Research shows that over half of Delhi's pollution stems from vehicular emissions. This is followed by smoke from coal-fired industries, burning of waste and dust from construction sites.
During winter, the burning of crop stubble in neighbouring Punjab and Haryana - a common practice during the harvesting season - can contribute up to a quarter of Delhi's air pollution on certain days, depending on wind speed and direction. Prime Minister Narendra Modi's Bharatiya Janata Party (BJP) government now blames the neighbouring state of Punjab, run by an opposition political party, for failing to tackle the problem.
By banning old vehicles, Delhi has reduced the number of cars on its roads - nearly eight million - by more than a third from the numbers recorded in 2015. Yet, vehicular emissions remain the primary contributor to pollution in a city whose urban design is friendlier towards cars and skewed against pedestrians and cyclists.

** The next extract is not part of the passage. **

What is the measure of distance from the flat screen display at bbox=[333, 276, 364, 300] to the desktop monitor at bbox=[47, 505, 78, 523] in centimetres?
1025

The nearly 400km (248 miles)-long Delhi Metro is the longest and busiest metro network in India but last-mile connectivity to homes and workplaces remains spotty. While around 14% of the city's 7,000 public buses are electric, ironically, bus ridership is declining due to inconveniences in usage. Despite the Delhi master plan aiming for 80% of motorised trips to be taken by public transport, the lack of integration between the metro and bus systems has hindered the realisation of this target.
"Even if you have a solution you are not able to make it work because you have not designed it rightly," says Ms Roychowdhury.

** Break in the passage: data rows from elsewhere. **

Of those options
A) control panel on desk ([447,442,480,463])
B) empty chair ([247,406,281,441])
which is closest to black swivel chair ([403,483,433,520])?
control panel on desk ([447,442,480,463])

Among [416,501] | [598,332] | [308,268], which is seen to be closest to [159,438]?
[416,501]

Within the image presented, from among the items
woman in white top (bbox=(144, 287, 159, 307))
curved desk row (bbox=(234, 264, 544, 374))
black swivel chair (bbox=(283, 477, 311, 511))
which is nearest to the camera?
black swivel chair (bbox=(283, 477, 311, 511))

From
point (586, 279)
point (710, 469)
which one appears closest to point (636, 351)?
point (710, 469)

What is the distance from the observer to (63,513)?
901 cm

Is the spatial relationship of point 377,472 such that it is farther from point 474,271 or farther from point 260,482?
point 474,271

The lack of regional planning also hinders progress. While discussions revolve around pollution in Delhi, the neighbouring cities on the vast Indo-Gangetic plain - stretching across northern India, eastern Pakistan and parts of Nepal and Bangladesh - are also shrouded in smoke. Studies show that air pollution levels in Bihar are frequently higher than those in Delhi, yet there is limited discussion on the matter. "The conversation cannot be just about Delhi. It has to be scaled up across the entire region," adds Ms Roychowdhury.
This is where Beijing got it right, say experts. It set a target to reduce air pollution by a quarter by 2017 and rolled out a regional plan that included neighbouring provinces. Between 2013 and 2017, fine particle levels in Beijing and the surrounding region fell by around 35% and 25% respectively. "No other city or region on the planet has achieved such a feat," according to a United Nations review.

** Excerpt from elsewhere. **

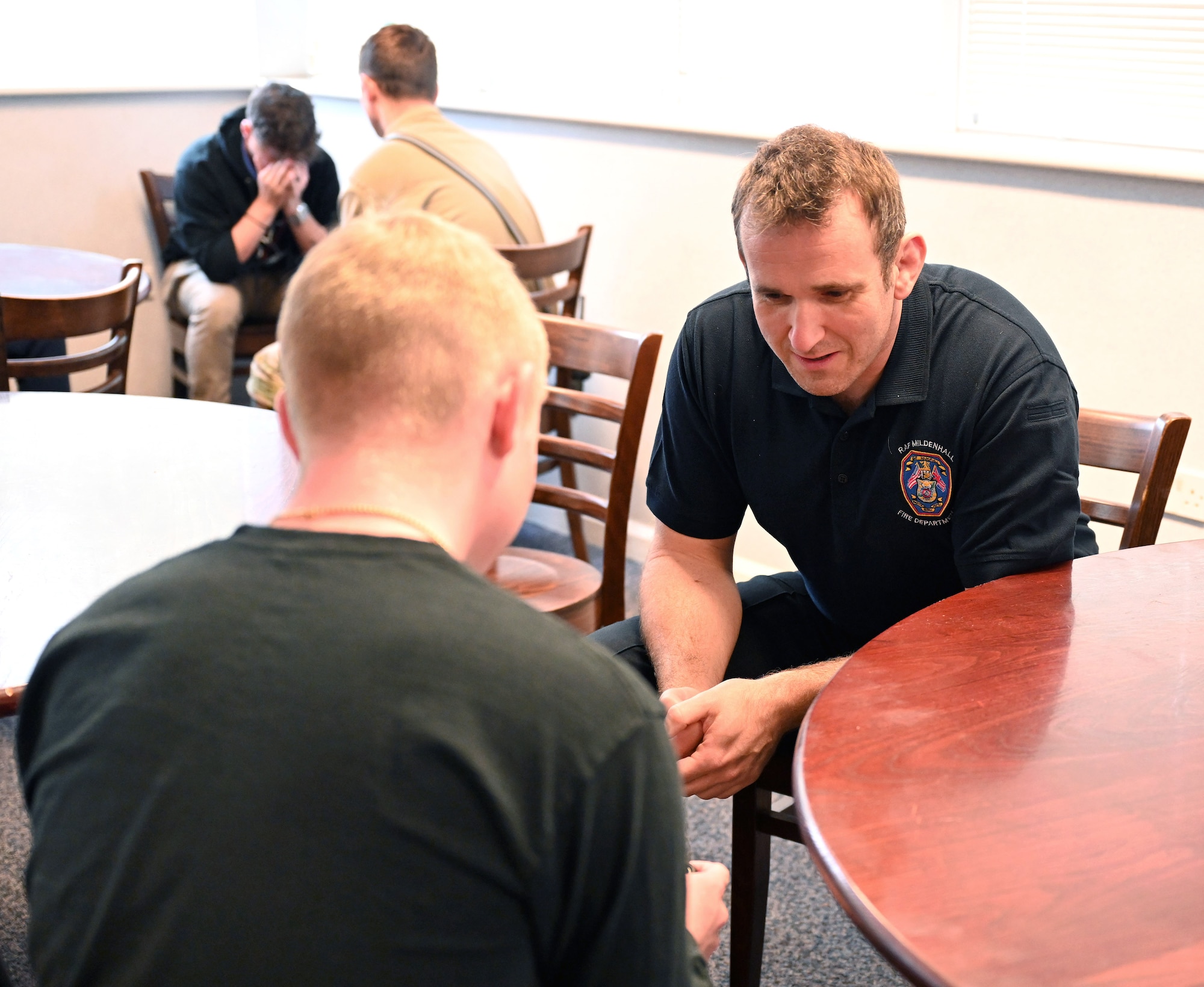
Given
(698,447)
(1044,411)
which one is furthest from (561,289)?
(1044,411)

Beijing moved away from coal and diesel much faster than Delhi. "Much of the decision making Beijing did is tough in a democracy [like India]," Ms Roychowdhury says, adding that Delhi - and India - should be looking at how US and European cities controlled air pollution. Also, despite progress, Beijing remains three times more polluted than Los Angeles - the most polluted US city - and falls short of being among the least polluted cities on Earth, according to AQLI.
"Delhi doesn't have time. We have to roll out everything in the next few years. Delhi - and India - needs to be prepared for disruptive action," Ms Roychowdhury says.